When I was 21, I wrote them a letter and moved to a different city with no forwarding address. It was a year before we spoke on the phone. They asked that I try and get better and get into conversion therapy. I declined their offer. Our relationship pretty much ended there. My father died in 2004 and I still struggle to speak with my mother.

What tips do you have for a beginner quilter?

Love it enough to survive your own learning curve. Start with patterns that are simple. Focus on the basics and find a safe environment to find your own creative voice. Quilting for men is uncommon but not completely unheard of. There are many online groups that are fun, loving and supportive. Try and connect with other guys in your city and see what has worked for them locally.

What future would you like to see for your brand?

My immediate list for the brand looks like this: I’d like to write a book a year, travel and give classes, have the opportunity for speaking gigs, grow my online presence, launch two new fabric lines a year AND make it my full time job/sole source of income.

My patterns and book sell well online but honestly, my only focus for the Quilting Cowboy brand overall is to be the face beyond stereotypes. I want to lead the charge that you can do anything that is in your heart regardless of gender, gender-norms, or stereotypes.

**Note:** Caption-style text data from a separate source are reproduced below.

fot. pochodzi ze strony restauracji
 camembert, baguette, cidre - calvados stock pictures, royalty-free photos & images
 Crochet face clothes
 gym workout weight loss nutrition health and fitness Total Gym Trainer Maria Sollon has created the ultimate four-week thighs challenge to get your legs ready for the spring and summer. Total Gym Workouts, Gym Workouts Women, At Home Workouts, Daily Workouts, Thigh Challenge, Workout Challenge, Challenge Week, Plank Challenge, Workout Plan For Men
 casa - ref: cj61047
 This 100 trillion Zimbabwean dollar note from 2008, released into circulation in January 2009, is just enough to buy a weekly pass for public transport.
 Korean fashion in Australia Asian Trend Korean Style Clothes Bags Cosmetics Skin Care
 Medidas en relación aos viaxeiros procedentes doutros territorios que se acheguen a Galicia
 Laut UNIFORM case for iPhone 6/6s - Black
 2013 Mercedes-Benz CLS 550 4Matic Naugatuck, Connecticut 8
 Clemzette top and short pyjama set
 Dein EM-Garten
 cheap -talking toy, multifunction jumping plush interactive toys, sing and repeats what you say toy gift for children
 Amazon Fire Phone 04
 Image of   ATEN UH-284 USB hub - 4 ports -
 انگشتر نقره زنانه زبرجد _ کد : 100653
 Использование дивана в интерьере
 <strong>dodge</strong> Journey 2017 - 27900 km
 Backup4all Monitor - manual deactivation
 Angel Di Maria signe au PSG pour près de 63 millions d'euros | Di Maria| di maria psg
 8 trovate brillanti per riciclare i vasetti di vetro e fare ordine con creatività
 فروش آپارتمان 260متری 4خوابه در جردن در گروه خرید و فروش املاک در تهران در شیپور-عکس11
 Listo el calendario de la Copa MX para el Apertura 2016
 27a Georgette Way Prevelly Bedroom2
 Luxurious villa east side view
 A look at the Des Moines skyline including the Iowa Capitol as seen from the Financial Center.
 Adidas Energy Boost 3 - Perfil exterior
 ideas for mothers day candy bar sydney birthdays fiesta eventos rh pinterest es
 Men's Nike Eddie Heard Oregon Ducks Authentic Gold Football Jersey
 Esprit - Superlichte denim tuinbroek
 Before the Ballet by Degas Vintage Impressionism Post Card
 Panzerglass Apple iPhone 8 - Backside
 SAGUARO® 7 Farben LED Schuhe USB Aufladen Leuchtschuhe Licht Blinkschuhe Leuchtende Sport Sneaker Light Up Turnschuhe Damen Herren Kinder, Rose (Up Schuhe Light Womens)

Just being out there is rewarding enough and the support I get along these lines gives me endless energy and personal fulfillment. It’s funny that the main purpose of the Quilting Cowboy isn’t even really about quilting… it’s about finding your voice, being true to who you are and expressing it regardless of what anybody else might think.

What do you think the LGBT community needs to do the most during our current social and political climate?

Be vocal. Fuck nice. And I mean that from a deeply spiritual place. Love must learn to say no. Love must learn to say ABSOLUTELY NOT! NOT ON MY WATCH.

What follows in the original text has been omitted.